Americans have long been cautioned not to skip breakfast, based on epidemiological findings that breakfast eaters maintain healthier weights and live longer (American Journal of Epidemiology, Nov. 1982; Obesity, Sept. 2015; British Journal of Nutrition, July 14, 2015). But what are the true consequences of not eating breakfast?
Breakfast Skippers Don’t Catch Up on Calories:
A new study shows that people who skip breakfast don’t fully make up the calories they forgo in the morning. The data came from 2,132 participants in the NHANES studies of 2005 and 2010. (NHANES stands for National Health and Nutrition Examination Survey, and is conducted annually.) In each study year, they were asked to fill out a questionnaire detailing what they had eaten for the previous 24 hours. Those who reported eating breakfast one time but not the other had their food intake for the rest of the day analyzed.
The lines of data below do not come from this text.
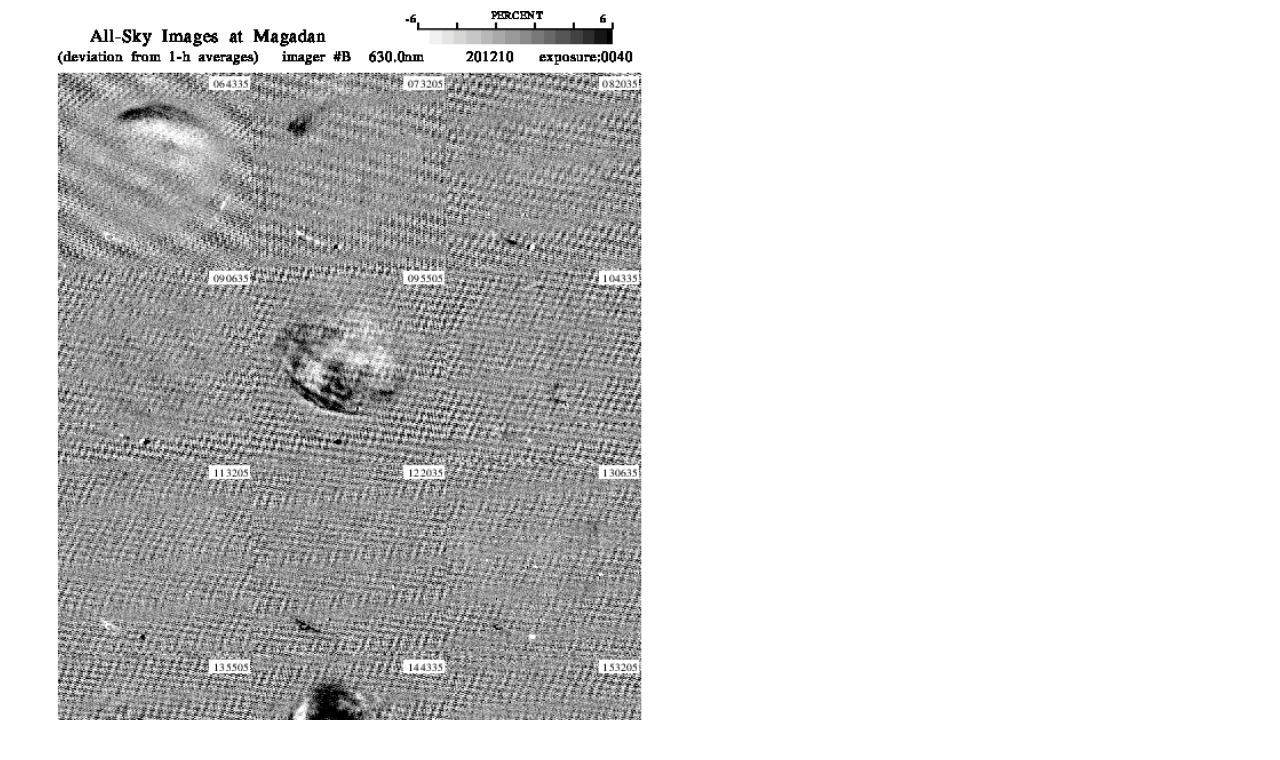

--- FILE ---
content_type: text/html
request_url: https://stdb2.isee.nagoya-u.ac.jp/omti/data/html/camb/2020/CB2_201210.html
body_size: 175
content:
<HTML><HEAD><TITLE>CB2_201210</TITLE></HEAD>
<BODY>
<TABLE>
<TR><TD WIDTH=700>
<IMG SRC="../../../gif/camb/2020/CB2_201210.gif" WIDTH="100%">
</TD></TR>
</TABLE></BODY></HTML>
Although the participants made up some of the calories they would otherwise have eaten at breakfast, they didn’t fully compensate. They did eat fewer snacks on days when they ate breakfast. When people ate breakfast, they consumed more fruit and whole grains, presumably from breakfast cereals or breads.
The authors conclude:
“…the difference in overall 24-h energy intake between the 2 recalls did not equal the magnitude of omitted breakfast energy. The quality of dietary selections reflected in the energy and macronutrient density of a day’s intake was not different between the breakfast day and no-breakfast day, but fruit and whole grains were lower when breakfast was omitted and should be encouraged at other eating episodes on a no-breakfast day.”
In an accompanying editorial, David Levitsky suggests that the food industry has powerful incentives to encourage Americans to eat breakfast. He suggests that we might all do better to lower our caloric intake through one simple measure-skip breakfast.
American Journal of Clinical Nutrition, Sept. 2015
Should You Skip Breakfast?
This conclusion may prove to be controversial, but not because people eat more if they skip breakfast. They don’t seem to. (American Journal of Clinical Nutrition, August 2014) But people who eat breakfast as a rule may simply be conscientious folks who are less likely to smoke or drink too much or stay out late. They also seem to have more stable blood sugar during the day, which could be a benefit even if it doesn’t have any impact on weight control.